___ RECORDS TO USE
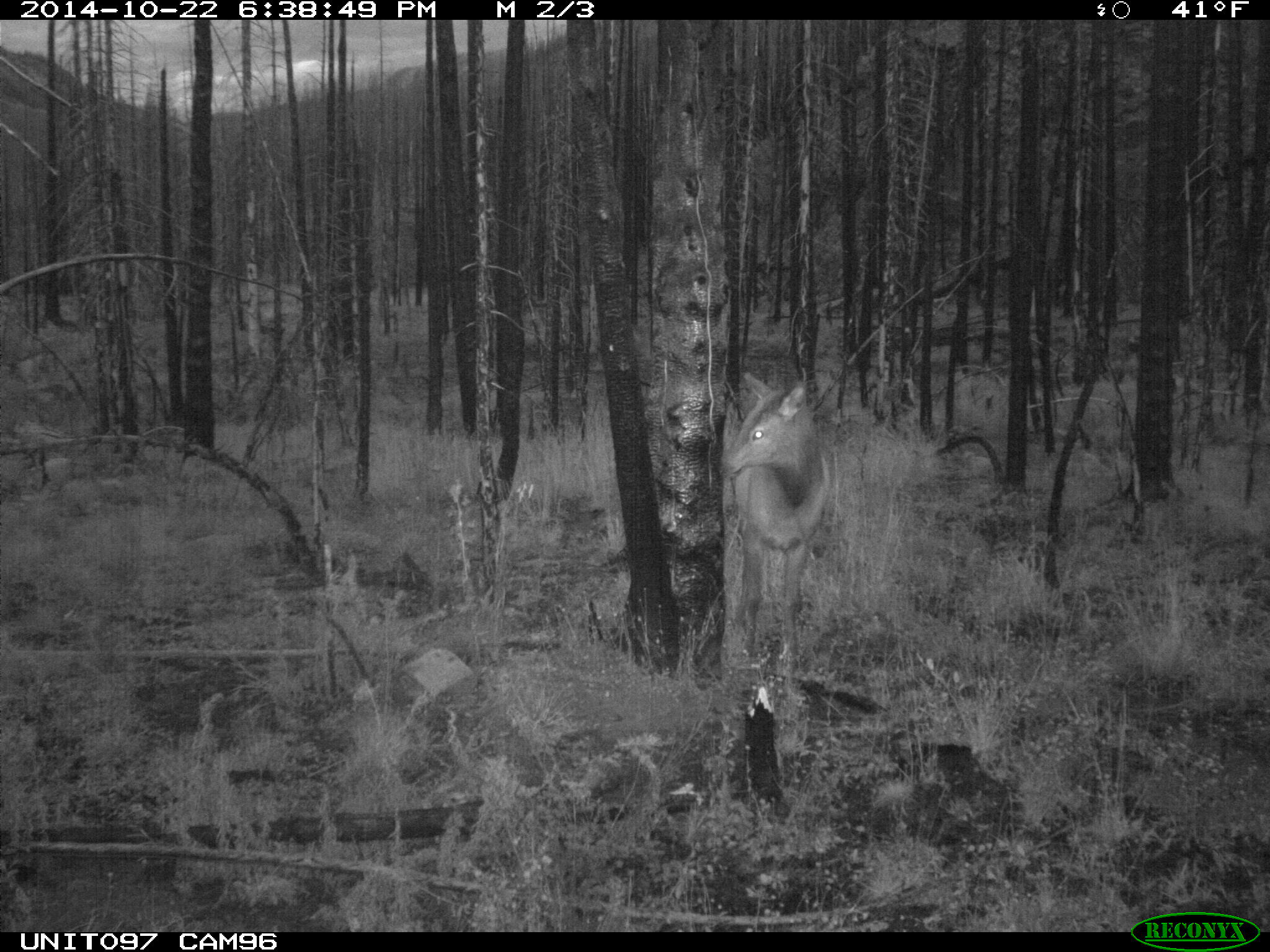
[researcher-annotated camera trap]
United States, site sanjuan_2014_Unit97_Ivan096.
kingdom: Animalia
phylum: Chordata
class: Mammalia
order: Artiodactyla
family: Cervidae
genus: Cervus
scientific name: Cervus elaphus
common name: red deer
______
___ RECORDS TO USE
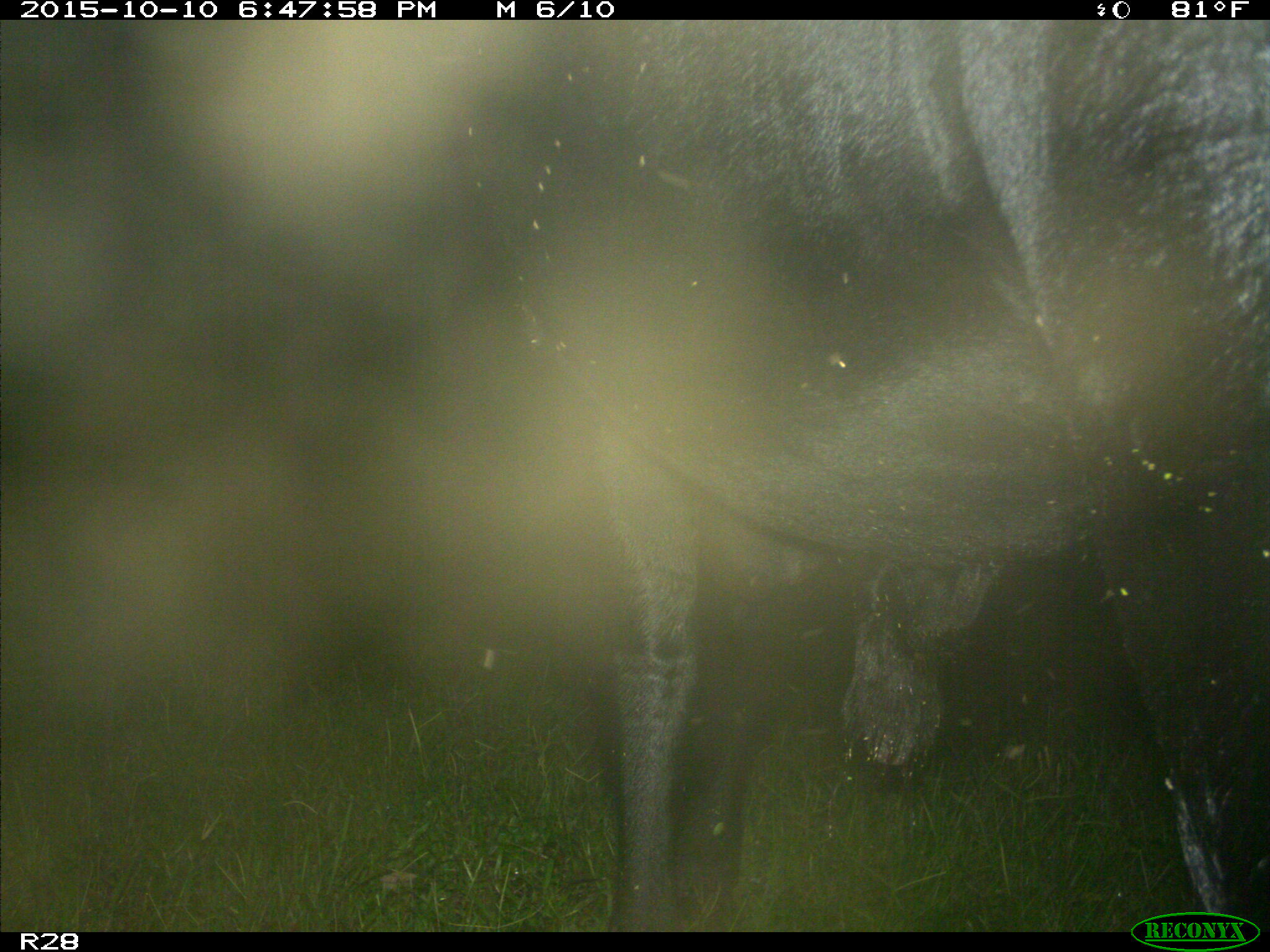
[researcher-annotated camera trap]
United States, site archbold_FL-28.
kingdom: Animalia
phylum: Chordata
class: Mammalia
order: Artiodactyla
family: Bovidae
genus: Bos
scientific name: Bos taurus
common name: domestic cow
______
___ RECORDS TO USE
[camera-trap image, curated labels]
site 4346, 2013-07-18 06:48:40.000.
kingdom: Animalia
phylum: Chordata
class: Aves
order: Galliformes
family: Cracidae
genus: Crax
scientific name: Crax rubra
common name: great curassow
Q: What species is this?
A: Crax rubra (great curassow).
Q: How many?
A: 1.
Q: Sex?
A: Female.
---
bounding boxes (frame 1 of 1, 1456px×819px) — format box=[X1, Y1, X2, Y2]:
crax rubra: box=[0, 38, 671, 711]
______
From the line that has "United States, site sanjuan_2014_Unit97_Ivan096." through the line that has "common name: red deer", copy every line exactly as it appears above, and leave out all others.

▶ [ANSWER BOX]
United States, site sanjuan_2014_Unit97_Ivan096.
kingdom: Animalia
phylum: Chordata
class: Mammalia
order: Artiodactyla
family: Cervidae
genus: Cervus
scientific name: Cervus elaphus
common name: red deer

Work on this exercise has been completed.